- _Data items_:
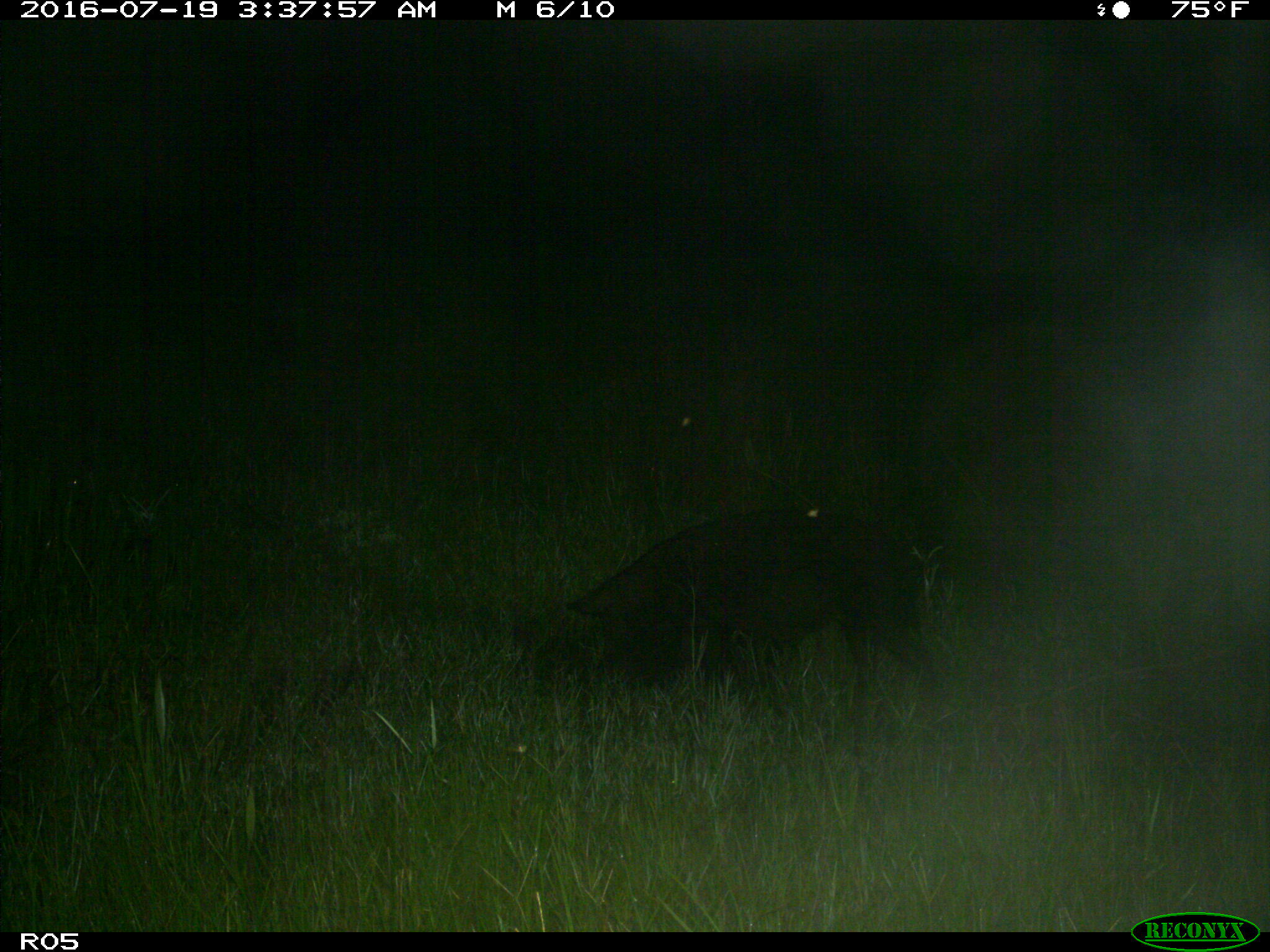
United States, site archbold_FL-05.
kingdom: Animalia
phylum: Chordata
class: Mammalia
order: Artiodactyla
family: Suidae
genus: Sus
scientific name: Sus scrofa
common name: wild boar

- _PROBLEM DETAILS_:
Could you set down exactly the lines from the one containing "class: Mammalia" through the last line of the records above, both included?

- _WRITTEN SOLUTION_:
class: Mammalia
order: Artiodactyla
family: Suidae
genus: Sus
scientific name: Sus scrofa
common name: wild boar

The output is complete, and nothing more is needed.